Exercise A —
Answer these from the forum thread on equity investing as a full-time career:
(i) What yield range does the post about perpetual and government bonds ask for?
(ii) What CAGR is Warren Buffet said to have returned?
(iii) On how much money does the final post say WB rolls the dice, and what return does he manage?
Exercise B — Extend the forum thread on equity investing as a full-time career beyond its final post.

Equity Investing as a full time career?

Gagan
Thanks for your valuable inputs. I am also contemplating doing something similar.

Could you please guide me where to look for perpetual bonds/govt bonds yielding 9-10%.
Also is there possibility of capital loss in perpetual bonds (due to liquidity) in case one needs to sell them.

Regards

Dear @jamit05 Bhai. Won’t I need to be able to be as capable as Warren Buffet who has returned 20% CAGR. Currently what we see are short term returns and most will never be as capable in reading numbers and bootstrapping like Yogesh. When thinking in a long range we have to think more in terms of the quality of the betting rather than the quality of the bettor.

1 Like

WB rolls the dice on fifty billion Dollars, and manages 18%… Ours is barely a grain of salt in comparison. Therefore, we have several advantages, that he can only wish for.

(Web page captions)
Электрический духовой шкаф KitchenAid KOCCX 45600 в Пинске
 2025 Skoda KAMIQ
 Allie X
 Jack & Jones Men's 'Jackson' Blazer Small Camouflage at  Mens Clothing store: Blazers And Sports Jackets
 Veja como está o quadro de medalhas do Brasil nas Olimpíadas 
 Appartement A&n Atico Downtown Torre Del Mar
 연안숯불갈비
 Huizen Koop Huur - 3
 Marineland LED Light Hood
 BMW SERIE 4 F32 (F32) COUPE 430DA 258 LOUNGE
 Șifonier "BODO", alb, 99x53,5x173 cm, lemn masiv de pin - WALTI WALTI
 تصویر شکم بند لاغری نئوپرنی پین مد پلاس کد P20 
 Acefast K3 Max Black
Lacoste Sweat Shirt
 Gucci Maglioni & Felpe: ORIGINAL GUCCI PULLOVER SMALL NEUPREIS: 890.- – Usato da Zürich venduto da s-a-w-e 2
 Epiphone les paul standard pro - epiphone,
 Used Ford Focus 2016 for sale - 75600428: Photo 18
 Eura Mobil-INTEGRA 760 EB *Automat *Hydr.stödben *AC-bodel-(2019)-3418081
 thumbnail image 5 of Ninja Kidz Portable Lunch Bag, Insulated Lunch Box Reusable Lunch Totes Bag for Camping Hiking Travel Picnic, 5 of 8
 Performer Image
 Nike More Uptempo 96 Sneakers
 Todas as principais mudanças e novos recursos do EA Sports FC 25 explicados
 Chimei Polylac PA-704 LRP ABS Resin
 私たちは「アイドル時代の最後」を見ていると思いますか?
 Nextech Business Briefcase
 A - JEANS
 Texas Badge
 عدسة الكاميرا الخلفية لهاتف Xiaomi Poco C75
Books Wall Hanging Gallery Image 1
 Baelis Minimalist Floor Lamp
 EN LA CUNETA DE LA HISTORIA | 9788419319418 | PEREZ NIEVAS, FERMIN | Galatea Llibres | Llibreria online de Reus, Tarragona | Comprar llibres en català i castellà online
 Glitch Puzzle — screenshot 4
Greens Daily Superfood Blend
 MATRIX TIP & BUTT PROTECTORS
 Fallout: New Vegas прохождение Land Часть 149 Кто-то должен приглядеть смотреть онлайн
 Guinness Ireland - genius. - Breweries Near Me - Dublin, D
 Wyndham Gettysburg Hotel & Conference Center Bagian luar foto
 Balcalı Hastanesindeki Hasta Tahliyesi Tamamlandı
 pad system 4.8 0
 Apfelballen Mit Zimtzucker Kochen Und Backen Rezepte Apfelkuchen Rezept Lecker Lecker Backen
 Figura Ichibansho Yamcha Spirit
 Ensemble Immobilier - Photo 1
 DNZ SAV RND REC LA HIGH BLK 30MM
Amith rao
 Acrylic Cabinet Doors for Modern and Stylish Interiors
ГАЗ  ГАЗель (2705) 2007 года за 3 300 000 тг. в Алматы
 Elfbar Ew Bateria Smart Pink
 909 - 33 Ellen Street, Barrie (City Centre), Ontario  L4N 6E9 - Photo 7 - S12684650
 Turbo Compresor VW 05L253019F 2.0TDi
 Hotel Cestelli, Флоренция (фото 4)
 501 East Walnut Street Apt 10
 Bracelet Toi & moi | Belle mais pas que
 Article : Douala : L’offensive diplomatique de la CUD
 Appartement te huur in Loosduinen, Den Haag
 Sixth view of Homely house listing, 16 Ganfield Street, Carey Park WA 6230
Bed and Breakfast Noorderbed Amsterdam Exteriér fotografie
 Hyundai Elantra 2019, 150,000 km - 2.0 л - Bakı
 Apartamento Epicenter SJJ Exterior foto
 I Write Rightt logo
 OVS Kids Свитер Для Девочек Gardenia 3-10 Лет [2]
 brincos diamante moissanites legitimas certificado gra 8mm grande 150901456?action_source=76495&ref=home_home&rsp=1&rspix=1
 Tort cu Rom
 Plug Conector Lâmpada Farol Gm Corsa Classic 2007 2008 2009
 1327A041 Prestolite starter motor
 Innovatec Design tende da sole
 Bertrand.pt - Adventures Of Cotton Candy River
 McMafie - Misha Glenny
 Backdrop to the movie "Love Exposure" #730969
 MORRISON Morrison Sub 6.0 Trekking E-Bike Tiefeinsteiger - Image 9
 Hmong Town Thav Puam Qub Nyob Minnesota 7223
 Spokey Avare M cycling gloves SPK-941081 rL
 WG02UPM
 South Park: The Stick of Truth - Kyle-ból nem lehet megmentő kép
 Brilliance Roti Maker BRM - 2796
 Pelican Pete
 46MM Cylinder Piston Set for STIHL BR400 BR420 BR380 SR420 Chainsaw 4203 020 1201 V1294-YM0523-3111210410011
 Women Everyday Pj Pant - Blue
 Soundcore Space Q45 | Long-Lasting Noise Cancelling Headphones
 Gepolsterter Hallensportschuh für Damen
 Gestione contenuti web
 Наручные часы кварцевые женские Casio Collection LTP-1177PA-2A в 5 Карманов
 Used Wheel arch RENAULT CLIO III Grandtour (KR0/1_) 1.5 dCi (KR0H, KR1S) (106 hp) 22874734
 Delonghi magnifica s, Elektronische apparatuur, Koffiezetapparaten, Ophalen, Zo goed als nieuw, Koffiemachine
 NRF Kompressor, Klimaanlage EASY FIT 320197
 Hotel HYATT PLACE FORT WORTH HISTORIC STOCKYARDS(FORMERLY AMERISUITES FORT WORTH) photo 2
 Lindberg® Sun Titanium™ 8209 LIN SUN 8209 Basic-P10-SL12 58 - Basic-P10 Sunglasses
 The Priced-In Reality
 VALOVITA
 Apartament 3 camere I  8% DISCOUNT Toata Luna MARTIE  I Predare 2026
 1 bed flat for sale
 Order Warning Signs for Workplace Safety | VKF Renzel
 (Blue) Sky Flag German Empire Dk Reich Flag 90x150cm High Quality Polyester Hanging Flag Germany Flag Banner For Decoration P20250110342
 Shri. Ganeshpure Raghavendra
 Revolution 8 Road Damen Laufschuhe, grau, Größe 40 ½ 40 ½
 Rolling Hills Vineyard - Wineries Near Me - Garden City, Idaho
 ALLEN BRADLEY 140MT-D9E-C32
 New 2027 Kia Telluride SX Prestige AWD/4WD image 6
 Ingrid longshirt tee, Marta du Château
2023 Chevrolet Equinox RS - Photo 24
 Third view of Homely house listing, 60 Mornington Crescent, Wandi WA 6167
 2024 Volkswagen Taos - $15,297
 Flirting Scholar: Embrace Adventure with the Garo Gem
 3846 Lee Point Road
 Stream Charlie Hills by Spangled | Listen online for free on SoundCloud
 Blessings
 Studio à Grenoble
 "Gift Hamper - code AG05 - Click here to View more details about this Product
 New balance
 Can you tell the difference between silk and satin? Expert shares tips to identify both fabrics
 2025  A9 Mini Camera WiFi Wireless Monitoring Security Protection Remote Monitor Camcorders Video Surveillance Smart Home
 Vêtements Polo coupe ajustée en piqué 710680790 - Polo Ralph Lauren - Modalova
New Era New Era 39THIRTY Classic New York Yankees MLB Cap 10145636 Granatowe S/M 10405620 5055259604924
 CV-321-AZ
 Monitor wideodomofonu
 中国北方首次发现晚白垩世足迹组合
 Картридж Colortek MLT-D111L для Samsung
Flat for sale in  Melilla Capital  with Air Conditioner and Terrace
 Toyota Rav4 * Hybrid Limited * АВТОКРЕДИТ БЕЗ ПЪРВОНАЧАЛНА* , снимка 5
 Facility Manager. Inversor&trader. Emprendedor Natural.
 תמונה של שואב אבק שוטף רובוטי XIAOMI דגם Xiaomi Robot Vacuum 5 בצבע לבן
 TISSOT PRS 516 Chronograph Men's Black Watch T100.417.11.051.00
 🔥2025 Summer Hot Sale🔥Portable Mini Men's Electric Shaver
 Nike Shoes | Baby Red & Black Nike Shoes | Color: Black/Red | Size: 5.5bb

Exercise answer A —
(i) 9-10%
(ii) 20%
(iii) Fifty billion Dollars, with a return of 18%

Exercise answer B —
WB invests in US market which is not as hot as Asian markets. If it were Usian Bolt then I’d add 8 secs to his 9.46, but that is not the case.

About capabilities, investing in Nifty 50 is really not that demanding. Most of the risk is covered from the word go. Yogesh is beating the index because he has dropped the laggards. He picked reasonable good companies and thriving Industries. Left out cyclical PSUs, politically influenced and obvious laggards. And he is a really helpful guy, always responds to queries.

But the mid cap bit requires some sorcery; it will come with time. In the mean time, one can play it safe with Castrol like companies.

All’s well, in investing, that starts well. So wait for some correction, let the large cap space cool the heck down. While the large cap space is obviously so frothy, investing only your interest imcome is wise. It keeps you in the game and alert. You can also, offset losses, if any, against interest income from FDs. Give it a year after the election, for correction to start.

Folks at VP are vicious with their kindness. They will let you know totally upfront, when you are wrong about an investment. Run your ideas through them.

It can be done.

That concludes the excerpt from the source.